7. If ${\displaystyle \gamma ^{2}-4\omega ^{2}=0}$ , then the eigenvalues are repeated, real, and negative. Therefore, the critical points will be stable nodes.
8. If ${\displaystyle \gamma ^{2}-4\omega ^{2}<0}$ , then the eigenvalues are complex with negative real part. Therefore, the critical points will be stable spiral sinks.

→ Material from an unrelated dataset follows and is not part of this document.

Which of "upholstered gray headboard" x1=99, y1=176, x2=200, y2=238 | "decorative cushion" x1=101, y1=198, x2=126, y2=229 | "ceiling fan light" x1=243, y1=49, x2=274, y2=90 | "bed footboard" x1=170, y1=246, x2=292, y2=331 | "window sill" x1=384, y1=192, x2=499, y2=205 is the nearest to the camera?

9. The linearization around ${\displaystyle (x_{0},y_{0})=(k\pi ,0)}$  for odd integer ${\displaystyle k}$  is:
${\displaystyle {\frac {\mathrm {d} }{\mathrm {d} t}}{\binom {x}{y}}={\bigl (}{\begin{smallmatrix}0&1\\&\\\omega ^{2}&-\gamma \end{smallmatrix}}{\bigr )}{\binom {x-k\pi }{y}}+o(\left\|(x-k\cdot \pi ,y)\right\|).}$

10. The eigenvalues of that matrix are:
${\displaystyle \lambda _{1},\,\lambda _{2}={\frac {-\gamma \pm {\sqrt {\gamma ^{2}+4\omega ^{2}}}}{2}}.}$

11. Therefore, it has one negative eigenvalue ${\displaystyle \lambda _{1}<0}$  and one positive eigenvalue ${\displaystyle \lambda _{2}>0}$ , and so the critical points will be unstable saddle points.